Royal Corp.'s demand forecasting system puts items in six characterization categories depending on their sales history and whether they are a trend item, seasonal item or erratic selling item. The software then uses a series of formulas depending on these categories to continually refine its forecasting. The more historical data regarding a particular item and how well the software does at predicting the item's demand, the more accurate forecasting data it will produce.

The Bullwhip Effect

One challenge that forecasting software users are facing is that data needs to be entered in the system in a timely fashion throughout the enterprise. Many software solutions also require a review of the forecasting formulas on a regular basis and operators who know how to tweak the formulas when needed.

"As in all technological systems, this is supposed to augment the work of a savvy and dedicated purchasing department and not replace it," Soon says. "Communication between sales and purchasing remains paramount in getting the optimum inventory management results."

Steve Epner, founder of Brown Smith Wallace Consulting Group in St. Louis, describes the bullwhip effect as being the human factor impacting demand forecasting, especially when errors happen. For instance, when a back order occurs, supply chain managers who are not careful will view the original demand separately than the order to fill the back order. This will create a false increase in demand leading to a surplus on the shelves.

"The bullwhip effect says that if you are not careful in doing your forecasting, minor inconsistencies in the supply can have an outlandish effect on how much inventory is wasted in the channel or that is not necessary," Epner says. "Then they have too much inventory and it can take years for excess inventory to be used up."

The human element, according to Epner, can also stifle the process by creating a false reality based on inflated expectations. For example, if salespeople hope for higher sales, or if customers indicate a higher need for cleaning supplies because they hope to be busy, then the demand forecast spikes.

"At each step along the way, exaggeration is getting worse and worse and nobody knows what reality is," Epner says. "We have to separate reality from hopes and dreams."
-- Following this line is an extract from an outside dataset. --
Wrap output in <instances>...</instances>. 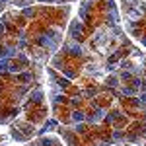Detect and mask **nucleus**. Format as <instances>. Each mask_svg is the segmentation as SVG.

To offset this factor, distributors should rely on forecasting data that is produced by the software, closer to present time, instead of far out in the future, according to Epner. Distributors should also trust the system they have in place and what it is telling them in terms of analytics.


Sharing data across different enterprises up and down the supply chain is one of the major features distributors can take advantage of with forecasting software. According to Epner, distributors should realize they are between the customer and the manufacturer and that these three groups could take advantage of built-in collaboration tools that allow communication between each supply chain player.

The advantage to using collaboration tools within demand forecasting software is it gives distributors, suppliers and customers a clearer picture of the potential flow of products from all angles, not just their own. This can help distributors and suppliers plan for fluctuations in demand and supply amounts and help them plan resources.

In a broad sense, collaboration functionality is a natural extension to demand forecasting software. According to experts and users, the sharing of data throughout the supply chain is the essence of demand forecasting and using these technological crystal balls.

Brendan O'Brien is a freelance writer based in Greenfield, Wis.